FREE FALLPublished on May 15, 2014
Something that I find incredible, as in "hard to believe," is how change can sweep into my life, turn my apple cart upside down, and shatter my self-image into a million pieces. And often it takes me a long time to even realize this is happening!
And when I finally do, like one of those old re-animator movies where the monster heals himself, my tired-old self madly moves heaven and earth trying to pull itself back together again so that it does not feel so naked. I call this my "Humpty-Dumpty Self," but in this case, Humpty-Dumpty does manage to put himself back together again... and usually as fast as possible.
Those times during which the self is shattered and I am kind of wide open, naked, and twisting in the wind, tend to be brief in the greater scheme of things. And it pays to relax when this happens. I make an attempt to look around a bit because those open windows in time soon close and I am soon back to business-as-usual once again, lost in my daily distractions. These are called gaps.
In those times of change, those gaps when the self becomes shattered or transparent (I can see through it), I tend to be disoriented, off track from my usual bent, and literally just upset. When a loved one dies, it is like this. Those times when we have lost our normal compass, however upsetting, are actually (at least for me) refresher courses in how to be alive, how to live, so they should be treasured, not feared. This is what I try to tell myself, but there is no one listening, because my usual self is exactly what has been shattered and gone missing.
During these time-outs, when I have fallen off my normal groove (or rut) and am once again a free agent for a day or part of a day, even a week, or, as has happened recently, many months. I no longer care about what I usually care about, and find myself losing interest in avenues I have been fiercely traveling up to that point. I am suddenly alone and, as the bard said, "with no direction known." And we all go through these times. I am at a loss, but of what?
If I look carefully, it is not so much that anything is lost (at least not permanently), as it is that I have momentarily let go of my death-grip on what 'I' think is reality and am forced to do a little free fall, like it or not. I love this quote of Chögyam Trungpa Rinpoche:
"The bad news is you’re falling through the air, nothing to hang on to, no parachute. The good news is there’s no ground."
Those times when our self-image gets shattered (and we all have them) are like that, a free fall, but one we not only recover from, but we come back refreshed and better able to manage life than before 'IF' we will relax and just let it happen. After all, it is happening.

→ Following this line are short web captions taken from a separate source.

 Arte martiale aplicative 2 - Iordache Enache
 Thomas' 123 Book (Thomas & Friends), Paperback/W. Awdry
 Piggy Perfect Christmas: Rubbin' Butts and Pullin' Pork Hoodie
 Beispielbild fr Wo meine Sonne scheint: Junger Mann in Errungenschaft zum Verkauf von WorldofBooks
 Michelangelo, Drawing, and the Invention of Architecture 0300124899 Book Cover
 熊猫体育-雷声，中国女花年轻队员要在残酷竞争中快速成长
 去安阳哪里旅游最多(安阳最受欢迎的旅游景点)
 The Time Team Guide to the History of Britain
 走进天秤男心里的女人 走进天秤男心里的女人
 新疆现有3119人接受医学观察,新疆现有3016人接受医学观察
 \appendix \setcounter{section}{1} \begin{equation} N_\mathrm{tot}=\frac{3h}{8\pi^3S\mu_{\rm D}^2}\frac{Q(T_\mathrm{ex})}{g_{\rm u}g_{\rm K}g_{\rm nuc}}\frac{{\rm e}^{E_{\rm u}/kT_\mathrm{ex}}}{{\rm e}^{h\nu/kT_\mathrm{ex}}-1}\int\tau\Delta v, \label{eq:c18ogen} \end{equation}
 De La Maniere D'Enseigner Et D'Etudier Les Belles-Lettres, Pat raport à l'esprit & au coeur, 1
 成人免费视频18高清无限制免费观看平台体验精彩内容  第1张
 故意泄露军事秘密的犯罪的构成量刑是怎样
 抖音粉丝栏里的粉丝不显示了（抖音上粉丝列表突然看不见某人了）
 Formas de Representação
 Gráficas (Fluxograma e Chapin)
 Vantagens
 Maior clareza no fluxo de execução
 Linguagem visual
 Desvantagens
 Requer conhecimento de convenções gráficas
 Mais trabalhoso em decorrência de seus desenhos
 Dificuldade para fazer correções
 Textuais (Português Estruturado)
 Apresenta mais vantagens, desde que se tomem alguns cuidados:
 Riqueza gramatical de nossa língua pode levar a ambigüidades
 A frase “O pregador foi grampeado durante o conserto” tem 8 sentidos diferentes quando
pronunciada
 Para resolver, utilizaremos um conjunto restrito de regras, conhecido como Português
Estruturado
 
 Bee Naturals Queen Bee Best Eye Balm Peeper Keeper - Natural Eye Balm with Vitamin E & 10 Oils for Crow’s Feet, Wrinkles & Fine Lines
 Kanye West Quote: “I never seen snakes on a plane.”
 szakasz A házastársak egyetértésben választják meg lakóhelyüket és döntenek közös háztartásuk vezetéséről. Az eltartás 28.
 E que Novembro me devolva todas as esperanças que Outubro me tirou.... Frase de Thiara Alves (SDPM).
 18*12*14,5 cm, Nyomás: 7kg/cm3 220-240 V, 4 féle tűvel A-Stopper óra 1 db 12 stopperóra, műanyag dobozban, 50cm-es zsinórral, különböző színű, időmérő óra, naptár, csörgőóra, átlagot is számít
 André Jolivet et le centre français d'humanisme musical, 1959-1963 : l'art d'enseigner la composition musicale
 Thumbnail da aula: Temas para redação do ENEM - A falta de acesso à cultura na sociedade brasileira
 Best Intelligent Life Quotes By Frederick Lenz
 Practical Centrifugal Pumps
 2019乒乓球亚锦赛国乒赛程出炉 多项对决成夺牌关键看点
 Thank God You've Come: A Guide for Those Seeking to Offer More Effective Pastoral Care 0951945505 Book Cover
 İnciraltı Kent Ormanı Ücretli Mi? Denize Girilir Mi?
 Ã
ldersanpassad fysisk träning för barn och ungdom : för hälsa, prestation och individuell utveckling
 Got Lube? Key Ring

Of course if I struggle against change, as my first dharma teacher taught me, I am like the Cling Peach, where the pit tears off flesh as it is removed. With the Freestone Peach, the pit just naturally pops out. I thought about that one for years. I have always liked the Freestone variety myself.
The moral of this little story is that we do recover; the self re-animates and does come back, warts and all. We all-too-soon become our old (or slightly modified) self again. And although for most of us this out-of-the-body experience is a terrifying (and usually relatively brief) ride, it is something I am slowly learning to treasure, not fear. Sure, it is disorienting, but it may be my only opportunity to get outside myself long enough to actually learn something new and get away from my constant dialogue with none other than our own self, for the self is all about (you guessed it) only itself. There is more to life than that rat race.
So, when we vacate (vacation) and this loss of self happens, I try to tell myself to have faith, to lean back and feel the breeze when I am in freefall, and to just let it happen. I know my normal self will come back sometime, just as the Sun comes back each morning. You can count on that. In fact, it is unavoidable. However at the time, the emptiness freefall can be deafening.
In this world, not all is as it appears. Things sometimes can be upside down from what they look like. In retrospect those self-shattering moments are more of a blessing than a curse. My guess is that enlightenment, if I ever get there, is learning to enjoy the freefall more than my normal ignorance of it. In other words:
It is only in the last few days that I have begun to realize that I am coming out of a time of immersion in the cosmic ether, one that has gone on now for many months. And the instant I find my self finally taking control again, at that very moment I simultaneously realize, like the fly who has just stepped into the spider's web, that this familiar sense of myself that I have been missing is a trap I just stepped back into.